Six emerging trends Dell Research sees changing the future of IT

When Dell CEO Michael Dell announced the creation of Dell Research at Dell World in Austin, Tex. in December, its mandate was to look at disruptive technology four-to-five years away from the market. And since then, the new Dell division has been busy looking for the next big thing.

According to Jai Menon, vice-president, head of Dell Research and Dell’s Chief Research Officer, the new Dell division’s broad goal is to deliver long-range organic innovation for Dell. The group sets its goals independently, and in addition to its own organic research is also partnering with university researchers in their research.

“All of this is informed by the Dell Technology Outlook, which is looking at these trends, trying to understand what we think are the important ones, and understand what implications they might have for Dell’s customers,” said Menon, in an interview with CDN.

 

According to Menon, Dell Research sees six key trends driving the future of IT, and these trends are shaping the work of Dell Research as they work to ensure Dell, and its customers, are ready for the changes these trends will bring to the industry.

  1. The software-based data centre

As servers get more powerful, many things that required special hardware can now be done with software running on standard servers. It’s what comes beyond the software-defined data centre, said Menon.

“If you blew the roof off a data centre and looked at it from the top, today you’d see at least three kinds of boxes – storage, servers and networking,” said Menon. “In the software-based data centre of the future, you’ll see one kind of box – the server box – and storage will be nothing but software running on servers.”

And it will be managed like any other piece of software. If you need more networking power because Brazil just scored a goal in the World Cup and Twitter is flooded with messages, because its software you just scale it out to run on more servers. And when the flood recedes, you scale it back.

“It will mean much more agile data centres,” said Menon.

  1. Flash storage will be the new disc, and disc the new tape

A shift will take place in the storage market, said Menon, with a hierarchical change in function thanks to the introduction of flash storage. With flash becoming increasingly affordable and commoditized, it will take the place of disc-based storage in the market today.
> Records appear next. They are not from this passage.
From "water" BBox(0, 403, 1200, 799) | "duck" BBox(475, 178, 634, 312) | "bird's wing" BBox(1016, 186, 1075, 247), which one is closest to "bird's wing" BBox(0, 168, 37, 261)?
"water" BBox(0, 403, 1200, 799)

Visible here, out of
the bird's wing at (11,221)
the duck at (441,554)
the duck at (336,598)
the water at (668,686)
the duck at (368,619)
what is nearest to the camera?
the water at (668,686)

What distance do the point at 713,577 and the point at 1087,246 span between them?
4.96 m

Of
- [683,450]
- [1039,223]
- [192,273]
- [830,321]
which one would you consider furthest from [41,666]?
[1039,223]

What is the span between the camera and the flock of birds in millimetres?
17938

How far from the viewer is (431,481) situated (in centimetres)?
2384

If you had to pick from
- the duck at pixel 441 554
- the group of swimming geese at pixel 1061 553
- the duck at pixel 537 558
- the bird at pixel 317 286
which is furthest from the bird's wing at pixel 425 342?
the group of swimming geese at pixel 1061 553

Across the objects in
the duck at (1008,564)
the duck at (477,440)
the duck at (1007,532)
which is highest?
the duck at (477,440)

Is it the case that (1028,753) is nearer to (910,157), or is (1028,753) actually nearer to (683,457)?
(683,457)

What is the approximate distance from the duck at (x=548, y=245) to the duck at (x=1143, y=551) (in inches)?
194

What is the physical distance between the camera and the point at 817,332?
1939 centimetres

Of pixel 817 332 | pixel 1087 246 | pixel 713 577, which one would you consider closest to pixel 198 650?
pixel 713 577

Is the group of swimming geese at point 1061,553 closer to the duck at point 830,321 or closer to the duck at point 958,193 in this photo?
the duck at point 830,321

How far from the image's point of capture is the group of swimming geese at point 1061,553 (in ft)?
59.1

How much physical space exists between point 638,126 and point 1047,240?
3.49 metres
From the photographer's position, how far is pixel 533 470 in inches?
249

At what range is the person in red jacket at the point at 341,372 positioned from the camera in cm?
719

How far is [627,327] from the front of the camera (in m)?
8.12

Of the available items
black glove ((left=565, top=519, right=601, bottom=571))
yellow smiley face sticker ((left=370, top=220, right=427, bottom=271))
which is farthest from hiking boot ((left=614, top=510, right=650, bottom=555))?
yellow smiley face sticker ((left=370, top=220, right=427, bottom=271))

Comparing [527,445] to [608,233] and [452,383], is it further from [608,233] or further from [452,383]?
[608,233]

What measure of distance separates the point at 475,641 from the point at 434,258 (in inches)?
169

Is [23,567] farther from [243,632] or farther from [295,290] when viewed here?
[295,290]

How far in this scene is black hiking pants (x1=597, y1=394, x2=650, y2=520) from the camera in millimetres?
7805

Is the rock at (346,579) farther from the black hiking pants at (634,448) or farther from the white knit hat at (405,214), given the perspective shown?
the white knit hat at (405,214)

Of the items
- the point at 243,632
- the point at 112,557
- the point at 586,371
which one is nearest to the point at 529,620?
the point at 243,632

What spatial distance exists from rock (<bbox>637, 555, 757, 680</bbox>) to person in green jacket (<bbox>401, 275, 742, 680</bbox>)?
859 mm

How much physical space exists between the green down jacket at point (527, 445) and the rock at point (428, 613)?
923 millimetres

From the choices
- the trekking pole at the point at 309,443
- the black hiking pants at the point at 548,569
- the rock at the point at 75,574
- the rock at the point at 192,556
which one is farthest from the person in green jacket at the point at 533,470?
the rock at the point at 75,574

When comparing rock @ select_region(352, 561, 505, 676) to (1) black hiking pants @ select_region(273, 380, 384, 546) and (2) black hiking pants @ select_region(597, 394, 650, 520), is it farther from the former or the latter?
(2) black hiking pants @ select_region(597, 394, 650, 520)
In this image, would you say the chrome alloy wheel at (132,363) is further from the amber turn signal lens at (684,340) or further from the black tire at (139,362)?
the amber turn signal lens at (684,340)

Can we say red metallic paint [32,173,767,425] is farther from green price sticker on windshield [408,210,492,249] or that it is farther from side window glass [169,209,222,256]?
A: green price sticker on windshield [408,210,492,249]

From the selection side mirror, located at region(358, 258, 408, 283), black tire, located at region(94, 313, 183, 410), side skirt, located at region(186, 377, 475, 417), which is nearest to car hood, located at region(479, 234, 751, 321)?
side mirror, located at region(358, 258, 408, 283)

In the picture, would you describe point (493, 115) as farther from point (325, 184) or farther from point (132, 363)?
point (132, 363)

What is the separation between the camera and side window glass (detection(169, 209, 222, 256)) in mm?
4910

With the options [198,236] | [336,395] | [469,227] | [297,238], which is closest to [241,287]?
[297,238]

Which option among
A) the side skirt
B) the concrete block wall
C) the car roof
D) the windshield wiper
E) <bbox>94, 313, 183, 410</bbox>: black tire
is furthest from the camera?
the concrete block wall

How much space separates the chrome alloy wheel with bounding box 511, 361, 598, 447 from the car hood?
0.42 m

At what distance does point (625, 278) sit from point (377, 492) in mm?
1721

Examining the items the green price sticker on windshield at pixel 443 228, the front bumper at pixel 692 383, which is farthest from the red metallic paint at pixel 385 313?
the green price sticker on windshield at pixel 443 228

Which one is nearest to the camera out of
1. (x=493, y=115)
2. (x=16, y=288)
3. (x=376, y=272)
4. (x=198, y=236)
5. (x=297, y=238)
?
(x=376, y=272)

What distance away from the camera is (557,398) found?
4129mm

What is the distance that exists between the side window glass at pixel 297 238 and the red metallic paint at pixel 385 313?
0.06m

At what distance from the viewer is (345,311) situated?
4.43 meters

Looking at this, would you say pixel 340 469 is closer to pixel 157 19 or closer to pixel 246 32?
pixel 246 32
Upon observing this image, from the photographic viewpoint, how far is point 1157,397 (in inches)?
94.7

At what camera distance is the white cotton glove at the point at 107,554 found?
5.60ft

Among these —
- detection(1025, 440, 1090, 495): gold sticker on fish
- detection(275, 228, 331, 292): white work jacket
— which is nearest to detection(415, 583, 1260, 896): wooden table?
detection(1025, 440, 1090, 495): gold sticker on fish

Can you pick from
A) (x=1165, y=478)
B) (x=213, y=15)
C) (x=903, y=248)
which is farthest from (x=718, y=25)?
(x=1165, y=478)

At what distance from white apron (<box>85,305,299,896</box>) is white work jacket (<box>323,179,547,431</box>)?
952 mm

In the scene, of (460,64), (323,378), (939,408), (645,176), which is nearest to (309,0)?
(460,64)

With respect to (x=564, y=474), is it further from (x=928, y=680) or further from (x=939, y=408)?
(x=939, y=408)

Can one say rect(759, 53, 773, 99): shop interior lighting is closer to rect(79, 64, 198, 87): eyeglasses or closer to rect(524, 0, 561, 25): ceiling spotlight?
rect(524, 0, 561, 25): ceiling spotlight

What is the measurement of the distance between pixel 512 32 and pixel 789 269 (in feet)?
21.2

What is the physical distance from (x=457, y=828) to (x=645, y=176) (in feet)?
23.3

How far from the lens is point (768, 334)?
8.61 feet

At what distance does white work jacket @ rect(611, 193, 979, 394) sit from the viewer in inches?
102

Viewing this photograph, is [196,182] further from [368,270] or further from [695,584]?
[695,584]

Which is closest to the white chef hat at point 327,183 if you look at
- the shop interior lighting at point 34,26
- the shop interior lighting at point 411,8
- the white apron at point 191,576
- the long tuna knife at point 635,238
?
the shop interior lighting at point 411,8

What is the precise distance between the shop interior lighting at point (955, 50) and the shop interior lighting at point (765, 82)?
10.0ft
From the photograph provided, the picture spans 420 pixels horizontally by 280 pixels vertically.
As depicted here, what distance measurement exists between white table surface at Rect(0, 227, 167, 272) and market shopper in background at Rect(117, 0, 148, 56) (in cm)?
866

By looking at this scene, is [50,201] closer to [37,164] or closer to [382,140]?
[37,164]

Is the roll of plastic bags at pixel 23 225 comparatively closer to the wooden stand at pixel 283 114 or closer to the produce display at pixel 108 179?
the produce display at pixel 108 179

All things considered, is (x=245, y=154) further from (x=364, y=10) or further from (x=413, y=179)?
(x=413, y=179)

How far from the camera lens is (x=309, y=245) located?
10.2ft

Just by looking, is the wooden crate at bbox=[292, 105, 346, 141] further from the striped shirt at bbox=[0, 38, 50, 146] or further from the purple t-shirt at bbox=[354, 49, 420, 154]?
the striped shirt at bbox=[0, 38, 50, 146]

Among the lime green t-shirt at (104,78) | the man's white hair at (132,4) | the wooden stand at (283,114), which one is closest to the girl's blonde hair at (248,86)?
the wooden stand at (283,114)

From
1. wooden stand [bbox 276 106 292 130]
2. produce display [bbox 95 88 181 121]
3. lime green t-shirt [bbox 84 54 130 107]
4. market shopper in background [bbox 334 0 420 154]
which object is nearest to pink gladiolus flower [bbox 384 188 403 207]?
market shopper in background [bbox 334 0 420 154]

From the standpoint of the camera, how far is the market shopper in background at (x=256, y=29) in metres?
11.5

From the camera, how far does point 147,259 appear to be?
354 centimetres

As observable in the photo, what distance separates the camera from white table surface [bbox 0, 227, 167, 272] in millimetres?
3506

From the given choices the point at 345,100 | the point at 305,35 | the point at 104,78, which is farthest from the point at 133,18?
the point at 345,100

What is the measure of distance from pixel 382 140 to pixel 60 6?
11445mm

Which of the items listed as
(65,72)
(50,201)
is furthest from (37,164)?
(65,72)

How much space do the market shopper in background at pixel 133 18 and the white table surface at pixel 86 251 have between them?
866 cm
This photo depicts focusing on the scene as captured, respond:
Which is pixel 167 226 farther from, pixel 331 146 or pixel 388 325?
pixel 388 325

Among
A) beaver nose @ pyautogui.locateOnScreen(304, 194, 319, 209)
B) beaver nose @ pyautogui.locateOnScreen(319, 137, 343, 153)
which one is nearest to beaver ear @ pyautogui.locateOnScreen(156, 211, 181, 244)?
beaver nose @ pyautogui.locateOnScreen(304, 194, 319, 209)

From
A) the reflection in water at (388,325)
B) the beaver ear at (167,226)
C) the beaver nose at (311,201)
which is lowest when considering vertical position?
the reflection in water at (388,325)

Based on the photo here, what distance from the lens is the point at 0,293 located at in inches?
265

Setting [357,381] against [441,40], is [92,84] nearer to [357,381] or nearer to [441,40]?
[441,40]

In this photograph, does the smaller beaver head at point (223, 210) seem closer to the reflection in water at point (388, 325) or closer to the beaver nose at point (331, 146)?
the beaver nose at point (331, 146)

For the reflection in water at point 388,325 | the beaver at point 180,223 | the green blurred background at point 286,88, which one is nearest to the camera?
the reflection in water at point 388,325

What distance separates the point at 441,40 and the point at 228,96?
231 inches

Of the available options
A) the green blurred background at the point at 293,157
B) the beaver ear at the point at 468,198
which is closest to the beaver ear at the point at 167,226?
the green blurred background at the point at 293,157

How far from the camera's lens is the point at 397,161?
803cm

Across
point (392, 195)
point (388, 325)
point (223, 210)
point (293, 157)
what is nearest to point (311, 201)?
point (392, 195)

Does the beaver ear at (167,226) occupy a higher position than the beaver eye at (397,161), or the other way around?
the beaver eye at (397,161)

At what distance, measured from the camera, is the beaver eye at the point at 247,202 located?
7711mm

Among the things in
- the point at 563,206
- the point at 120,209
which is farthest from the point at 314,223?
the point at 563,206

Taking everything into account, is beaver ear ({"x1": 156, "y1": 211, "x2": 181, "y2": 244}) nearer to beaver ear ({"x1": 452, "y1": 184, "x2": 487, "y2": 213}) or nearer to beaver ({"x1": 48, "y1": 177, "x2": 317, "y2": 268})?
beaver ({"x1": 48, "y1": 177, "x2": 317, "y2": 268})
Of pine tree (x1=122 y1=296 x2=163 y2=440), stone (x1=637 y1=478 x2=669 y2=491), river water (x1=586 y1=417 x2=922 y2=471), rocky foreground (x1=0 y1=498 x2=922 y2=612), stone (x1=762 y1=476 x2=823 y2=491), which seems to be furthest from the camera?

With disc storage vendors unable to compete on cost and performance, rather than compete on performance, disc storage vendors will instead work to compete on density, using new technology that should allow for 30TB of storage on a single disc drive within the next 18 months.

“They’re going after a price and capacity point that had been the domain of tape,” said Menon.

Menon also expects the emergence of new forms of memory within the next two to three years that will be significantly faster than flash, having a dramatic impact on the data centre.

  1. Cloud security will be solved

A top reason why many hesitate when considering going to the cloud is security – they don’t want others seeing their proprietary data. Menon said a powerful new form of encryption — homomorphic encryption – will eliminate this barrier. Not overnight, but within the next four years.

Take the example, he said, of using a cloud-based service provider to do your taxes. You need to send them salary information and other personal financial data so they can calculate your taxes, but you don’t want them to actually see the data or have it exposed in the cloud. By using homomorphic encryption, the service provider can do the calculations they need to do and send you back the results without ever seeing the actual figures. The data is sent, utilized, and returned all while remaining encrypted.

“The challenge is addition and multiplication are very slow, but over the last four years there as been a 9x improvement in speed, so in another four years it should be fast enough to have practical applications,” said Menon. “This could solve cloud security.”

  1. Embedded learning

In the future, said Menon, business processes will have learning from data embedded as part of their business processes.

  1. Predictive security

Security is going to shift from reactive security, akin to changing the locks after the house is burgled, to proactive security, akin to changing the locks after the neighbour’s house is burgled. The next evolution will be predictive security, said Menon, changing the locks because we predict a stronger lock is needed, and not waiting for someone to get burgled.

  1. The sentient world

What many in the industry are calling the Internet of Things – Dell is examining the market drivers, inhibitors and implications for businesses.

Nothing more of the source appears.